Então, quem viveu a década de 60 e 70 dizendo "nunca mais a família será a mesma"
enfrenta as mesmas questões da família, tirando, obviamente, alguns detalhes desta
história. Mas eu volto a dizer, do nível da estrutura, que é o nível das formas. É
por isso que as formas sociais são históricas, mas para nós elas se nos entram como
eternas. Porque por mais que rode, rode, rode, rode, o problema da família é o
mesmo, o problema da subjetivação nas formas, eu diria, basilares da dimensão
social são os mesmos. Então as pessoas continuam pobres com estratégias as mais
variadas, mas sempre estratégias da pobreza, seja no tempo daquilo que eu chamo e
muita gente no Marxismo chama de fordismo, seja nos tempos do pós-fordismo. Em
ambos os tempos, a pobreza, a exploração do trabalho da classe assalariada se dá
sob as mesmas formas. Claro, com dispositivos e estratégias que esses sim vão
variando, tanto do "bruto legal" para o "enois, mano". Aqui poderia se dizer: ah,
alguém é trabalhador com carteira assinada e dá glória ao Getúlio Vargas por ter
uma CLT, e alguém hoje é empreendedor de si mesmo vendendo brigadeiro. Mas em ambos
os casos, o capital não é dessa pessoa, o capital é do capitalista, portanto, de
ser trabalhador assalariado a vender brigadeiro, certas estruturas constituintes
nossas da propriedade privada mantém-se as mesmas. A propriedade privada dos meios
de produção de 1950, quando alguém era trabalhador da fábrica e tinha leis
trabalhistas que lhe davam alguns direitos sociais, para hoje, onde uma lei
trabalhista quase nenhuma e direito social quase nenhum, o que temos aqui
basicamente é a mesma dimensão da reiteração da forma da propriedade privada que
não foi sequer arranhada em 50, 70, 80 anos nos termos da sua distribuição e
portanto basicamente as formas sociais são as mesmas. A experiência que teve a avó
de alguém 70 anos atrás de ser pobre miserável, mais ou menos, é a mesma do neto ou
da neta no século 21, que já tem celular, já tem Instagram, já sabe tirar foto
instagramável, já sabe olhar para alguma parede de algum da Vila Madalena e ver
duas asas pintadas bem coloridas e sabe que fica no meio disso e tira uma foto.
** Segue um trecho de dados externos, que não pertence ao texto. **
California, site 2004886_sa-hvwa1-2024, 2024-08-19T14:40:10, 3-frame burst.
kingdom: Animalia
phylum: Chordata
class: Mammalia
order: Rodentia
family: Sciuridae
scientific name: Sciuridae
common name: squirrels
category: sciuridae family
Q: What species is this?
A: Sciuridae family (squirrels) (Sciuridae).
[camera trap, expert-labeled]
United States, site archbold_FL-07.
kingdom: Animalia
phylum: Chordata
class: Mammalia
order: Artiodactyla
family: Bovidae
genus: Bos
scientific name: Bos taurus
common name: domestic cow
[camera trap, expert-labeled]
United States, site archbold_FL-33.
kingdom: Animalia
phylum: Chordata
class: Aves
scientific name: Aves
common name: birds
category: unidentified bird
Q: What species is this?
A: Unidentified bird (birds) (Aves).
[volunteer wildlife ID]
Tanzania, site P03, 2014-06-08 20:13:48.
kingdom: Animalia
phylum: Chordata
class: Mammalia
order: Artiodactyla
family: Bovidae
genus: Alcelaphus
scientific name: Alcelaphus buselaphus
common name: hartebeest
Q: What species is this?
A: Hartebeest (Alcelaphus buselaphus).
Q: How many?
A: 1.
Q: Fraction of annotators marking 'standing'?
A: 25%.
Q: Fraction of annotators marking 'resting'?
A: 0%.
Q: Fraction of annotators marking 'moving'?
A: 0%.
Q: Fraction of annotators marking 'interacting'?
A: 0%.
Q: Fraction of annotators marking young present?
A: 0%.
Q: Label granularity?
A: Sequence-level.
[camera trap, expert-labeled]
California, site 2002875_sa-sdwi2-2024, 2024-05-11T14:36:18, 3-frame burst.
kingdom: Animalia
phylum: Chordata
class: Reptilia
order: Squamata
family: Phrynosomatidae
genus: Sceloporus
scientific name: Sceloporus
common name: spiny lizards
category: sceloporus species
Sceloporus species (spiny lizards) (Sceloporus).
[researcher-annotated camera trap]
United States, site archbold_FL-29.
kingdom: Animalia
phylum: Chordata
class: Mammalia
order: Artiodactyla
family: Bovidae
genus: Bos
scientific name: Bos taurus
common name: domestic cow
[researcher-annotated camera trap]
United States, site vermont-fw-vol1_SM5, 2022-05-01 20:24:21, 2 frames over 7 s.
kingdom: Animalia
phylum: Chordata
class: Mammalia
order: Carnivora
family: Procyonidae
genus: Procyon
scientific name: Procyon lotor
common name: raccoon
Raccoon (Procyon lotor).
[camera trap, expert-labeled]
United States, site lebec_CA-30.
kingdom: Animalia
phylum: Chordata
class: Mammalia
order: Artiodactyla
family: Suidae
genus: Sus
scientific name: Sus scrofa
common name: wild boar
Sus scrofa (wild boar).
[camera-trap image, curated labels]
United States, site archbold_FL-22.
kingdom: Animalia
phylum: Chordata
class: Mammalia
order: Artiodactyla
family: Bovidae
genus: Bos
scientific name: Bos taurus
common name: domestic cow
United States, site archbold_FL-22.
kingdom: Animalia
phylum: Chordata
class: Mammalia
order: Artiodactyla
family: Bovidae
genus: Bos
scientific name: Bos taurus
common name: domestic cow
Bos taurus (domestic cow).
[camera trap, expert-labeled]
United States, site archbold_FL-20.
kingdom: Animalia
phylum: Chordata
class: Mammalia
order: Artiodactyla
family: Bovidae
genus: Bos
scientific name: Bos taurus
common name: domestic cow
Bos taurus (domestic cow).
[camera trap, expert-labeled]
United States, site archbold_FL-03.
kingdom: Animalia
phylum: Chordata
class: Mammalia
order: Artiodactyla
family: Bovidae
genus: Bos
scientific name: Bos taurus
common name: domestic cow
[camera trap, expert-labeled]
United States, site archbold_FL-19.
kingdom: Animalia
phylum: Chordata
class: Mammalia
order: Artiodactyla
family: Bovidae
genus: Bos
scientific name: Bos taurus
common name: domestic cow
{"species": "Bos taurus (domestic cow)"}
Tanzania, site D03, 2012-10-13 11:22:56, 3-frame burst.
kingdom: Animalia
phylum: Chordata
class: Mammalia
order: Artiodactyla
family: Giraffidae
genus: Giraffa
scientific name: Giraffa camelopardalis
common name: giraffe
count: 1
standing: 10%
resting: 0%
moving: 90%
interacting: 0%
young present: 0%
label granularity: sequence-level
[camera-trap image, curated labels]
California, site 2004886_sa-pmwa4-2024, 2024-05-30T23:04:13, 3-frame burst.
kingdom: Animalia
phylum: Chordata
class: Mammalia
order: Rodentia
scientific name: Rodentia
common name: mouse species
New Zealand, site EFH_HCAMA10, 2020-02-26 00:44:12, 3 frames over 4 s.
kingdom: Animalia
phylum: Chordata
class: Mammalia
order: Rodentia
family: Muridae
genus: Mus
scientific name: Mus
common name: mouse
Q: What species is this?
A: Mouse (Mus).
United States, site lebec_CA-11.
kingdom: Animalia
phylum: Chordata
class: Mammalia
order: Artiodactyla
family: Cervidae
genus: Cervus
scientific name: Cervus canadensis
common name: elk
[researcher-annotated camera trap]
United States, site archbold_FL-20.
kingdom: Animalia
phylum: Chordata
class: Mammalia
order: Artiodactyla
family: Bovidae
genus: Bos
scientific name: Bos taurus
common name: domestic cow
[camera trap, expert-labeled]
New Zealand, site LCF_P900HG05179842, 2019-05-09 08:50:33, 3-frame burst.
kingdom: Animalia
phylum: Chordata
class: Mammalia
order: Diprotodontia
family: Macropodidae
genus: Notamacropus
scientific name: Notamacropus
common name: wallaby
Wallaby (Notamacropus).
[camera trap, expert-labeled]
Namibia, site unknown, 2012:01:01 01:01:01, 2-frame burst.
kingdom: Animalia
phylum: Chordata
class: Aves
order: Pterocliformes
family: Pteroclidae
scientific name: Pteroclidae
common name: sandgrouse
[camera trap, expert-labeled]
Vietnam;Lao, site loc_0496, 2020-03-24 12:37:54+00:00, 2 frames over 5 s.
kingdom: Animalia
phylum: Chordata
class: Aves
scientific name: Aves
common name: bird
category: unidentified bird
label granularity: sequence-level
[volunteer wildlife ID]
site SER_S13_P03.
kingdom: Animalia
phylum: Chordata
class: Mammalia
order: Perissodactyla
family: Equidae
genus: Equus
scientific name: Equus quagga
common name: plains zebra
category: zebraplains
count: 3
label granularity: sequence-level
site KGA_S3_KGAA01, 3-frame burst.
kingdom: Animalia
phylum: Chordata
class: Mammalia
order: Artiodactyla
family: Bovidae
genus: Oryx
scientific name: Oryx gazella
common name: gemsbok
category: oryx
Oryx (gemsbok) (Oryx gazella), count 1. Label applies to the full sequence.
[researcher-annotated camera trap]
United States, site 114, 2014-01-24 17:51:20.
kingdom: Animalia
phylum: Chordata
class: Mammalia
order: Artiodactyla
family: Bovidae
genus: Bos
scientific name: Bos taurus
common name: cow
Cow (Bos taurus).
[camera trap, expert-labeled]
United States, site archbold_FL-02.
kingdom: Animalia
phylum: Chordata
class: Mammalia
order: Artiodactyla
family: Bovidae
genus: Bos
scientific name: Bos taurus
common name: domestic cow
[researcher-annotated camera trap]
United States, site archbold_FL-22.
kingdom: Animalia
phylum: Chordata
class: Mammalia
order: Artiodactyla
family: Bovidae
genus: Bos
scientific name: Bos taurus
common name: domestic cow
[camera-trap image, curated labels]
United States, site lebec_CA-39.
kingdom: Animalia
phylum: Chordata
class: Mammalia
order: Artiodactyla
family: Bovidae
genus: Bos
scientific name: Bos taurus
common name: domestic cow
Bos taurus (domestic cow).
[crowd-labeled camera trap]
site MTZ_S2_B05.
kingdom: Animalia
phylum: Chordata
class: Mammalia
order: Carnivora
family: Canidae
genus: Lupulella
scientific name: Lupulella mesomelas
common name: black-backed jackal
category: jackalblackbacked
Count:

Esta pessoa que tem vários dispositivos do cotidiano que a sua avó não tinha, sua
avó não saberia manipular eventualmente alguns ferramentais da tecnologia, não
teria estas informações tão presentes. Muito bem, e inclusive, esta pessoa que tira
foto com na frente de duas asinhas, ela faz assim com a testa porque ela já
aprendeu também num tutorial de YouTube que isto faz a foto ficar melhor, e que com
carinha de nervosinho, as pessoas dão mais likes e eventualmente curtem mais. Estas
coisas. Mesmo assim, esta pessoa continua pobre. Mesmo assim, a dinâmica de vida
desta pessoa está sob formas sociais, todas elas que dão constrição e que dão,
portanto, limites, têm coersão naquilo que é a possibilidade de vida. O que eu
quero dizer é que mesmo tirando foto na frente de duas asinhas coloridas e na Vila
Madalena, esta pessoa paga boletos, esta pessoa faz enfim, toda uma vida voltada a
ter que trabalhar para dar conta da.